On the development of artificial intelligence downscaling applications for medium-range forecasts of weather elements at CCMEP
Abstract
Given the high computational cost of dynamical downscaling, the Canadian Center for Meteorological and Environment Prediction (CCMEP) could greatly benefit from efficient and performant Artificial Intelligence (AI) downscaling techniques. These techniques could be applied both to extend the range of high-resolution forecasts, and to develop high-resolution ensembles. Through a collaboration with IBM, an AI downscaling toolbox is currently being developed at CCMEP, consisting of a modular Python software package applicable to medium-range forecasts of various weather elements (surface winds, surface temperature and precipitation) from CCMEP’s global model, the Global Deterministic Prediction System (GDPS; 15-km resolution).

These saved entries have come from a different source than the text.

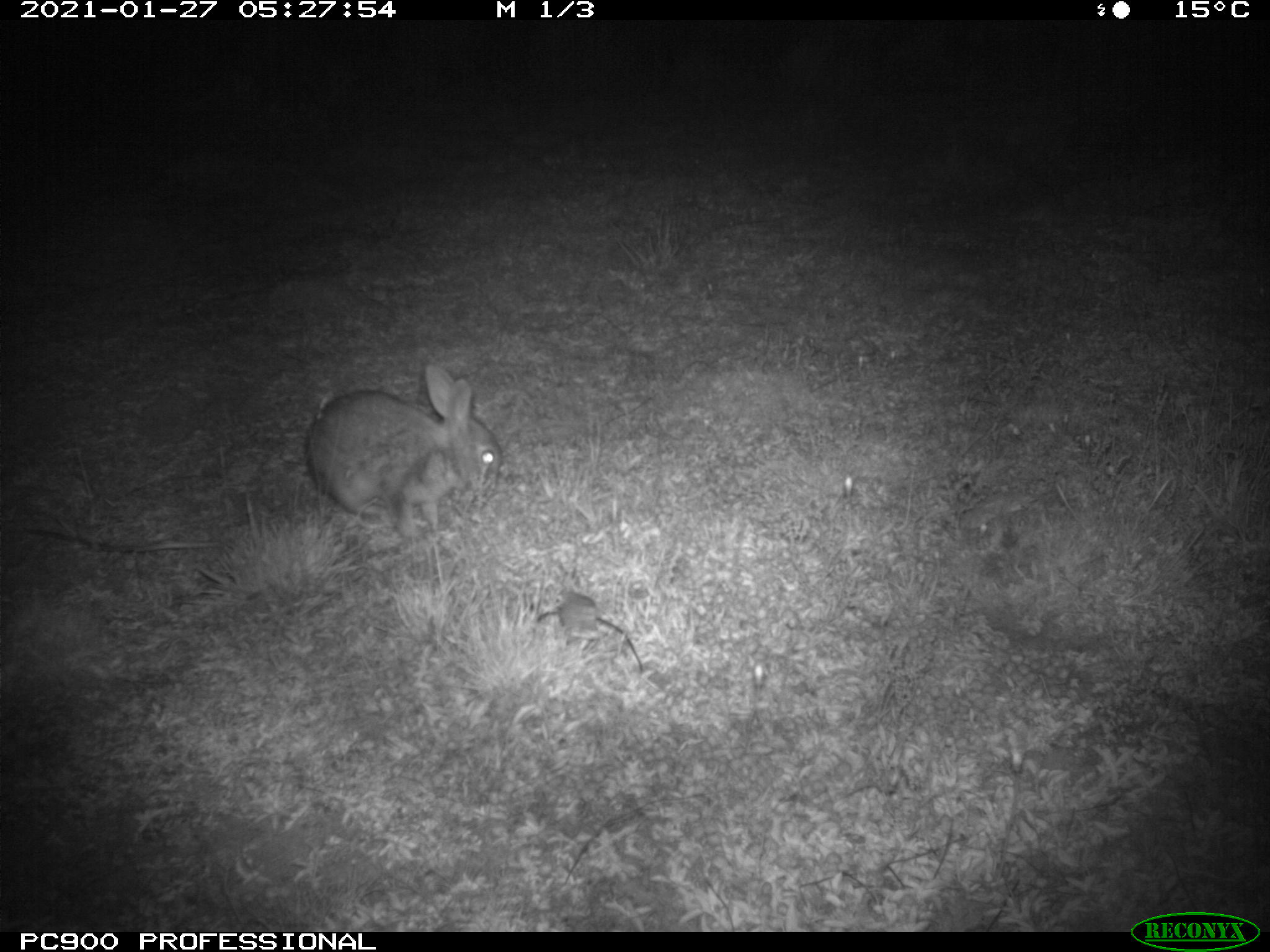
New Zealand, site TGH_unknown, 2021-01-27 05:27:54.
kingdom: Animalia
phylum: Chordata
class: Mammalia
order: Lagomorpha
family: Leporidae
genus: Oryctolagus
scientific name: Oryctolagus cuniculus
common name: european rabbit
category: rabbit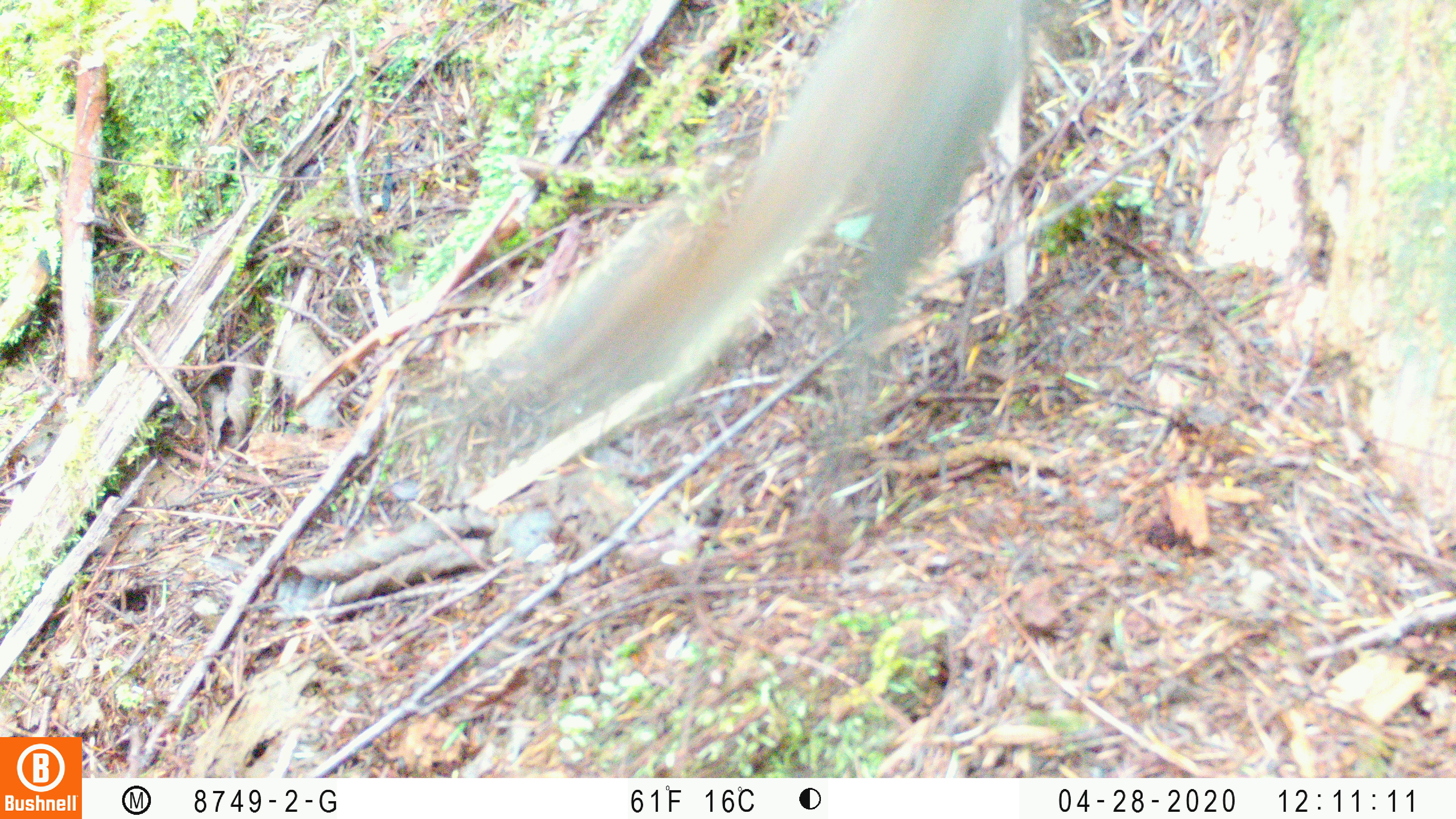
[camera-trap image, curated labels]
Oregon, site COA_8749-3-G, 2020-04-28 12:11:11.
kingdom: Animalia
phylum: Chordata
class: Mammalia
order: Rodentia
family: Sciuridae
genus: Tamiasciurus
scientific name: Tamiasciurus douglasii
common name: douglas squirrel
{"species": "douglas squirrel (Tamiasciurus douglasii)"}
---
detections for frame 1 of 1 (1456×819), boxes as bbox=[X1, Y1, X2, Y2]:
douglas squirrel: bbox=[493, 2, 1022, 427]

This toolbox will be used to downscale forecasts to a grid-spacing of 2.5 km, the resolution of CCMEP’s High-Resolution Deterministic Prediction System (HRDPS). Considering future development beyond the IBM-CCMEP collaboration and an eventual operational implementation of this downscaling application, certain computational requirements need to be fulfilled. A tuned version of the toolbox, i.e., an AI downscaling model, will be trained and validated using data from GDPS and HRDPS. This presentation will describe preliminary results of training the AI downscaling model for surface winds using GDPS data as the low-resolution dataset, and HRDPS data as the high-resolution dataset. Two different AI architectures are explored: a small AI model based on Generative Adversarial Networks (GAN) and a large AI model based on combining a trained foundation model with an adapter layer to use for downscaling. GANs have been proven successful for downscaling applications and thus represent a reasonable benchmark to validate the large AI model.